This story was first published in digitalhealth.net

The latest BMA survey has revealed an NHS workforce exhausted and with little confidence that the service is coping with the huge backlog of missed, cancelled and postponed care.
The tracker survey of more than 7,000 doctors reveals that 64 per cent said there had been a significant increase in demand for non-coronavirus care and a fifth of doctors said the levels of demand were higher than before the pandemic began. This has prompted very real fears that there is neither the capability nor the capacity to manage a second spike in infection levels if that was to occur.
Regarding the ability to manage patient demand, only seven per cent have confidence that their local health economy will be able to manage. Added to that a quarter of doctors said they’d had no engagement whatsoever from their local health economy about how the increased patient demand will be managed as normal NHS services resumed.
And on the question of how they would cope if there was a second spike in coronavirus infections, 50 per cent of doctors said they were either not very or not at all confident. This comes as the survey shows a slight increase in the numbers of doctors experiencing stress and, exhaustion and burnout. With 45 per cent saying they are feeling stressed, this is a slight increase on previous results.

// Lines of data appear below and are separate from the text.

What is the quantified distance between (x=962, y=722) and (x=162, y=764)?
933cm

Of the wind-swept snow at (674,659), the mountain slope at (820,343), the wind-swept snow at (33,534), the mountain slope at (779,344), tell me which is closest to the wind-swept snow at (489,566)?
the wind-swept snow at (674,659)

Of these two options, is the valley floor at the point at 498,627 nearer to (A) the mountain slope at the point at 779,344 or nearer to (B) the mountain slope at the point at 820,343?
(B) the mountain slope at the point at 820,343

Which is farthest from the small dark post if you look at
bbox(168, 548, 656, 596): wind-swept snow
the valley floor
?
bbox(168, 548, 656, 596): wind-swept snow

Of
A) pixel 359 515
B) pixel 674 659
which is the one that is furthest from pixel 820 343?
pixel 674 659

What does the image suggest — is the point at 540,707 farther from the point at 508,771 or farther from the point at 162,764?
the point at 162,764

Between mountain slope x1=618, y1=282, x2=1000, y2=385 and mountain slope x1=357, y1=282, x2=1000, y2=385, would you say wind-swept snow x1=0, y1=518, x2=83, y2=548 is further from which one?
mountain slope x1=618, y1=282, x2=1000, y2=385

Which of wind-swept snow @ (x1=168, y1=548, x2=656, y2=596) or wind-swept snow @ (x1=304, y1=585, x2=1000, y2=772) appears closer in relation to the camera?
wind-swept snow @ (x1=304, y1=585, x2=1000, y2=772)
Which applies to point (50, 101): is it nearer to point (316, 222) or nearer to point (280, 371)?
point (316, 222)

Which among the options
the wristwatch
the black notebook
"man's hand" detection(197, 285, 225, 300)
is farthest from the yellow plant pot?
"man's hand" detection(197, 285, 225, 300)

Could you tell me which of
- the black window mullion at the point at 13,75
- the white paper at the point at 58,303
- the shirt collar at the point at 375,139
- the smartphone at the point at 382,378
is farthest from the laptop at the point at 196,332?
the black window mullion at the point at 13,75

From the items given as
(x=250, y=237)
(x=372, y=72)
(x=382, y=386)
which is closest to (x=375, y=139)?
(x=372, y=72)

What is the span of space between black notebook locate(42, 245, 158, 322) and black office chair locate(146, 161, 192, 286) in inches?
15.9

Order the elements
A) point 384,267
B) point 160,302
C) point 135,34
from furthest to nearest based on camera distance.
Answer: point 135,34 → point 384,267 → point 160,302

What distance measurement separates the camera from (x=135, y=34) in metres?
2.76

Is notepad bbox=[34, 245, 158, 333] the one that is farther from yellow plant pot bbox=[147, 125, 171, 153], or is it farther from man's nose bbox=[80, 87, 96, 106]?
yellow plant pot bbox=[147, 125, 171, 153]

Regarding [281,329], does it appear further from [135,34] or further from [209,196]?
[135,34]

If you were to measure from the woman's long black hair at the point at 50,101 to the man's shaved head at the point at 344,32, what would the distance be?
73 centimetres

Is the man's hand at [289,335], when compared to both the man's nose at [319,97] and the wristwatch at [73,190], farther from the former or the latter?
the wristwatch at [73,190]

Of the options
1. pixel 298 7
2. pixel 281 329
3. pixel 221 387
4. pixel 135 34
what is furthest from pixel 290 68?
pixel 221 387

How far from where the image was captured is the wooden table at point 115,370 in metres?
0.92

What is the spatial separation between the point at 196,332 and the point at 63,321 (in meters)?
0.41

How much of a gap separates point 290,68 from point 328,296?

Chaand Nagpaul, BMA council chair, said: "This is the sixth survey of its kind by the BMA during the pandemic, and as a snapshot it’s clear that the NHS is in crisis and doctors are fearful and exhausted. The NHS was an already beleaguered health service with record waits in A&E and hospital waiting lists before this pandemic began. Since then normal services have been put on hold with resources diverted wholesale to the Covid-19 efforts at the expense of large numbers of other patients.
“The government has yet to offer any clarity or action plan of how the NHS in England is expected to manage months of cancelled or postponed care; care to be given by already exhausted healthcare staff. We’ve seen the figures showing more than two million people waiting for cancer care alone, with overall waiting lists projected to hit seven million by autumn.
"Meanwhile the reduction in the Covid alert level from 4 to 3 indicates even more the need for honesty about how the surge in non-Covid care is being dealt with. The government must have meaningful conversations with frontline clinicians about how we can, together, begin to tackle the backlog. This will require transparency around capacity and the workforce crisis, and the need to invest in infrastructure that can meet the healthcare needs of patients.”